* **Task details**: Write out these lines again, putting "the viewer" wherever "the camera" appears and leaving everything else unchanged.

** start of Source material **

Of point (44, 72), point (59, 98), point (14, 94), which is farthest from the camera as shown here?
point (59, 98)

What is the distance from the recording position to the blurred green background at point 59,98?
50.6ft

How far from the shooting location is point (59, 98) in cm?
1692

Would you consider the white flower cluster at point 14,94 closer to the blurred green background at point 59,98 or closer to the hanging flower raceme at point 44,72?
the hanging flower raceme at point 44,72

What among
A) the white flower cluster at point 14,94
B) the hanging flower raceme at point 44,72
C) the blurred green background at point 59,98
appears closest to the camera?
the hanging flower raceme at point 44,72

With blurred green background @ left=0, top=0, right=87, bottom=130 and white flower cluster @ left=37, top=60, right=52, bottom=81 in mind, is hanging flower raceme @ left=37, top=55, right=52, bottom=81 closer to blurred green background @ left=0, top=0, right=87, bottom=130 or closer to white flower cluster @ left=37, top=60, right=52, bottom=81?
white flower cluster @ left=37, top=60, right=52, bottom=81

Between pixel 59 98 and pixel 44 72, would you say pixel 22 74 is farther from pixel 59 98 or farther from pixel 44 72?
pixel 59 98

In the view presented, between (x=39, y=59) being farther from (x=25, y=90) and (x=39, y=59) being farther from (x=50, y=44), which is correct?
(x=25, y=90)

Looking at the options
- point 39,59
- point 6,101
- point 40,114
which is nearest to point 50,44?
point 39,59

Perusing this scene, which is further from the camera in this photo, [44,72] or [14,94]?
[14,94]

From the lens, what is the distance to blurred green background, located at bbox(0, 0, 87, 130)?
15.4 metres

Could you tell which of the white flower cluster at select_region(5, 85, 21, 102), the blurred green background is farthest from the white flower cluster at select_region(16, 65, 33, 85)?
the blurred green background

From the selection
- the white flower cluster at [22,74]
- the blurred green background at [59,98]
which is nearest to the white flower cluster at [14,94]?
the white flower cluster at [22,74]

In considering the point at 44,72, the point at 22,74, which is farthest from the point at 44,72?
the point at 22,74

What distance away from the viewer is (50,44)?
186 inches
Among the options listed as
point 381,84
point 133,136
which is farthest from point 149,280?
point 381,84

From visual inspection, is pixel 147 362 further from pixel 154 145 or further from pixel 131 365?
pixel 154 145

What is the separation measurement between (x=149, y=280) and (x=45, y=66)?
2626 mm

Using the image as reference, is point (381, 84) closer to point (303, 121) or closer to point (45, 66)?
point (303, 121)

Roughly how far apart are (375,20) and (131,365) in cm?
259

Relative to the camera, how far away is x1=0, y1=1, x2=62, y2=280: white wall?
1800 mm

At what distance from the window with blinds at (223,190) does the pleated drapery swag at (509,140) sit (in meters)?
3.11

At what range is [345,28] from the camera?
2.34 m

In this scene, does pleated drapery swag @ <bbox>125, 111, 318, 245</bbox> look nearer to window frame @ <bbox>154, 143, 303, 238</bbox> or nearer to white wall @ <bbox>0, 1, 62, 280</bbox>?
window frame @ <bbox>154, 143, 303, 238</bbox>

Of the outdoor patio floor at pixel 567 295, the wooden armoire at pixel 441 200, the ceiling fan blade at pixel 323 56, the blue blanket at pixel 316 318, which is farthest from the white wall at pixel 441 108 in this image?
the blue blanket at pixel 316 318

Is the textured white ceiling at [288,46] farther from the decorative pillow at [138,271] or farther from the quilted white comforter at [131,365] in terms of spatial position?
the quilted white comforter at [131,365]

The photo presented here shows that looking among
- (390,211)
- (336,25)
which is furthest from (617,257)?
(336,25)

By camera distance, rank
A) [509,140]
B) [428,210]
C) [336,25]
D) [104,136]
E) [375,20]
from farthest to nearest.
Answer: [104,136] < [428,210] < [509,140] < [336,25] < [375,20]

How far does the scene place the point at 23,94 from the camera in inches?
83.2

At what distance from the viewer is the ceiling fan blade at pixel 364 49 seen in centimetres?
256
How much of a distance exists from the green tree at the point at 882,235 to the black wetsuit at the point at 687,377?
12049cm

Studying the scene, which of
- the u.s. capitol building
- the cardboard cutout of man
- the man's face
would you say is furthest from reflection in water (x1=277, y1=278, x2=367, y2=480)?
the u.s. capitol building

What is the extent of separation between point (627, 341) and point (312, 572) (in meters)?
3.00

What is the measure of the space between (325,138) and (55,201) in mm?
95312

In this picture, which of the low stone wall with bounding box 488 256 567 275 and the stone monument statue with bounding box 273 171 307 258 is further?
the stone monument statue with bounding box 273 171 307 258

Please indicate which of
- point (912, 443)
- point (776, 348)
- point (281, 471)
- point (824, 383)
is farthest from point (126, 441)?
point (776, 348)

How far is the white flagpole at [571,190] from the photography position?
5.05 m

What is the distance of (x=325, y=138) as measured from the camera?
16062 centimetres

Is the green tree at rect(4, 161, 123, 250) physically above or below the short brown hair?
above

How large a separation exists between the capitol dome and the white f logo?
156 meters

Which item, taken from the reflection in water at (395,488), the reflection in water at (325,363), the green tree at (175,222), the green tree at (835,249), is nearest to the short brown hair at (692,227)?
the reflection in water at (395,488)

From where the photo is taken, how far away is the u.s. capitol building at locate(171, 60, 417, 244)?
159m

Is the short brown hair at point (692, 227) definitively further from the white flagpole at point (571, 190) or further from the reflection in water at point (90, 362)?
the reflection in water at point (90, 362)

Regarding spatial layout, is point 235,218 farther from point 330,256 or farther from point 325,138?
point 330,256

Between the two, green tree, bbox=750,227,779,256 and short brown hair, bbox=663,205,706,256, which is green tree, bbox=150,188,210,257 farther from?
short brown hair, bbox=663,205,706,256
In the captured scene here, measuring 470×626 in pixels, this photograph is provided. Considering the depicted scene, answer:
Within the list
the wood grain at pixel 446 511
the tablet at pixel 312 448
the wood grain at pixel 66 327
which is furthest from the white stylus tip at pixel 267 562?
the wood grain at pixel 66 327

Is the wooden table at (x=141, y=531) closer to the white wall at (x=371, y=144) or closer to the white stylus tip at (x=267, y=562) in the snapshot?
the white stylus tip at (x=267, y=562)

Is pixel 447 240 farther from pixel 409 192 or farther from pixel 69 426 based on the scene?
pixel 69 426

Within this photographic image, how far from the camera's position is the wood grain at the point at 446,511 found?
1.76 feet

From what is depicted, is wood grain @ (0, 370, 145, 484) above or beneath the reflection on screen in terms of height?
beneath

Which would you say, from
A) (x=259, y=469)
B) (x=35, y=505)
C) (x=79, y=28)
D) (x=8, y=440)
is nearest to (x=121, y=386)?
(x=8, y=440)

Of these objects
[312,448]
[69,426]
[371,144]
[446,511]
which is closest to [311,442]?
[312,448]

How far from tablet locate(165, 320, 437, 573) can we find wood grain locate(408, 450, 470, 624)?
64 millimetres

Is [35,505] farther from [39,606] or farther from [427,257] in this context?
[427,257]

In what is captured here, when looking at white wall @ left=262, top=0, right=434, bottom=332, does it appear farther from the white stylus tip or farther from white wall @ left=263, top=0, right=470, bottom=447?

** end of Source material **

* **Solution to this task**:
Of point (44, 72), point (59, 98), point (14, 94), which is farthest from the viewer as shown here?
point (59, 98)

What is the distance from the recording position to the blurred green background at point 59,98?
50.6ft

How far from the shooting location is point (59, 98) in cm?
1692

Would you consider the white flower cluster at point 14,94 closer to the blurred green background at point 59,98 or closer to the hanging flower raceme at point 44,72?
the hanging flower raceme at point 44,72

What among
A) the white flower cluster at point 14,94
B) the hanging flower raceme at point 44,72
C) the blurred green background at point 59,98
appears closest to the viewer?
the hanging flower raceme at point 44,72

With blurred green background @ left=0, top=0, right=87, bottom=130 and white flower cluster @ left=37, top=60, right=52, bottom=81 in mind, is hanging flower raceme @ left=37, top=55, right=52, bottom=81 closer to blurred green background @ left=0, top=0, right=87, bottom=130 or closer to white flower cluster @ left=37, top=60, right=52, bottom=81?
white flower cluster @ left=37, top=60, right=52, bottom=81

Between pixel 59 98 and pixel 44 72, would you say pixel 22 74 is farther from pixel 59 98 or farther from pixel 44 72?
pixel 59 98

In the view presented, between (x=39, y=59) being farther from (x=25, y=90) and (x=39, y=59) being farther from (x=50, y=44), which is correct?
(x=25, y=90)

Looking at the options
- point 39,59
- point 6,101
- point 40,114
which is nearest to point 50,44?
point 39,59

Perusing this scene, which is further from the viewer in this photo, [44,72] or [14,94]?
[14,94]

From the lens, what is the distance to blurred green background, located at bbox(0, 0, 87, 130)?
15.4 metres

Could you tell which of the white flower cluster at select_region(5, 85, 21, 102), the blurred green background is farthest from the white flower cluster at select_region(16, 65, 33, 85)?
the blurred green background

From the selection
- the white flower cluster at [22,74]
- the blurred green background at [59,98]
which is nearest to the white flower cluster at [14,94]?
the white flower cluster at [22,74]

In considering the point at 44,72, the point at 22,74, which is farthest from the point at 44,72?
the point at 22,74

What distance away from the viewer is (50,44)?
186 inches
Among the options listed as
point 381,84
point 133,136
which is farthest from point 149,280?
point 381,84

From visual inspection, is pixel 147 362 further from pixel 154 145 or further from pixel 131 365?
pixel 154 145

What is the separation measurement between (x=149, y=280) and (x=45, y=66)?
2626 mm

Using the image as reference, is point (381, 84) closer to point (303, 121) or closer to point (45, 66)?
point (303, 121)

Roughly how far apart are (375,20) and (131,365) in cm?
259

Relative to the viewer, how far away is x1=0, y1=1, x2=62, y2=280: white wall?
1800 mm

At what distance from the window with blinds at (223,190) does the pleated drapery swag at (509,140) sit (in meters)?
3.11

At what range is [345,28] from the viewer?
2.34 m

In this scene, does pleated drapery swag @ <bbox>125, 111, 318, 245</bbox> look nearer to window frame @ <bbox>154, 143, 303, 238</bbox> or nearer to white wall @ <bbox>0, 1, 62, 280</bbox>?
window frame @ <bbox>154, 143, 303, 238</bbox>

Of the outdoor patio floor at pixel 567 295, the wooden armoire at pixel 441 200, the ceiling fan blade at pixel 323 56, the blue blanket at pixel 316 318, which is farthest from the white wall at pixel 441 108 in this image?
the blue blanket at pixel 316 318

Is the textured white ceiling at [288,46] farther from the decorative pillow at [138,271] or farther from the quilted white comforter at [131,365] in terms of spatial position?
the quilted white comforter at [131,365]

The photo presented here shows that looking among
- (390,211)
- (336,25)
which is furthest from (617,257)?
(336,25)

By camera distance, rank
A) [509,140]
B) [428,210]
C) [336,25]
D) [104,136]
E) [375,20]
from farthest to nearest.
Answer: [104,136] < [428,210] < [509,140] < [336,25] < [375,20]

How far does the scene place the point at 23,94 from the viewer in inches?
83.2

At what distance from the viewer is the ceiling fan blade at pixel 364 49 seen in centimetres?
256
How much of a distance exists from the green tree at the point at 882,235 to the black wetsuit at the point at 687,377?
12049cm

Studying the scene, which of
- the u.s. capitol building
- the cardboard cutout of man
- the man's face
would you say is furthest from reflection in water (x1=277, y1=278, x2=367, y2=480)?
the u.s. capitol building

What is the extent of separation between point (627, 341) and point (312, 572) (in meters)?
3.00

What is the measure of the space between (325,138) and (55,201) in mm?
95312

In this picture, which of the low stone wall with bounding box 488 256 567 275 and the stone monument statue with bounding box 273 171 307 258 is further?
the stone monument statue with bounding box 273 171 307 258

Please indicate which of
- point (912, 443)
- point (776, 348)
- point (281, 471)
- point (824, 383)
is farthest from point (126, 441)?
point (776, 348)

How far is the white flagpole at [571,190] from the photography position?
5.05 m

What is the distance of (x=325, y=138) as measured from the viewer?
16062 centimetres

Is the green tree at rect(4, 161, 123, 250) physically above or below the short brown hair?
above

How large a separation exists between the capitol dome and the white f logo?
156 meters

Which item, taken from the reflection in water at (395,488), the reflection in water at (325,363), the green tree at (175,222), the green tree at (835,249), is nearest to the short brown hair at (692,227)?
the reflection in water at (395,488)

From where the photo is taken, how far away is the u.s. capitol building at locate(171, 60, 417, 244)?
159m

Is the short brown hair at point (692, 227) definitively further from the white flagpole at point (571, 190) or further from the reflection in water at point (90, 362)?
the reflection in water at point (90, 362)

Regarding spatial layout, is point 235,218 farther from point 330,256 or farther from point 325,138?
point 330,256

Between the two, green tree, bbox=750,227,779,256 and short brown hair, bbox=663,205,706,256, which is green tree, bbox=150,188,210,257 farther from?
short brown hair, bbox=663,205,706,256
In the captured scene here, measuring 470×626 in pixels, this photograph is provided. Considering the depicted scene, answer:
Within the list
the wood grain at pixel 446 511
the tablet at pixel 312 448
the wood grain at pixel 66 327
which is furthest from the white stylus tip at pixel 267 562?
the wood grain at pixel 66 327

Is the wooden table at (x=141, y=531) closer to the white wall at (x=371, y=144) or closer to the white stylus tip at (x=267, y=562) in the snapshot?
the white stylus tip at (x=267, y=562)

Is pixel 447 240 farther from pixel 409 192 or farther from pixel 69 426 based on the scene?
pixel 69 426

Within this photographic image, how far from the viewer's position is the wood grain at the point at 446,511 found?
1.76 feet

From what is depicted, is wood grain @ (0, 370, 145, 484) above or beneath the reflection on screen in terms of height?
beneath

Which would you say, from
A) (x=259, y=469)
B) (x=35, y=505)
C) (x=79, y=28)
D) (x=8, y=440)
is nearest to (x=121, y=386)?
(x=8, y=440)

Of these objects
[312,448]
[69,426]
[371,144]
[446,511]
which is closest to [311,442]?
[312,448]

How far from tablet locate(165, 320, 437, 573) can we find wood grain locate(408, 450, 470, 624)?
64 millimetres

Is [35,505] farther from [39,606] or farther from [427,257] in this context?
[427,257]

In what is captured here, when looking at white wall @ left=262, top=0, right=434, bottom=332, does it appear farther from the white stylus tip or farther from white wall @ left=263, top=0, right=470, bottom=447?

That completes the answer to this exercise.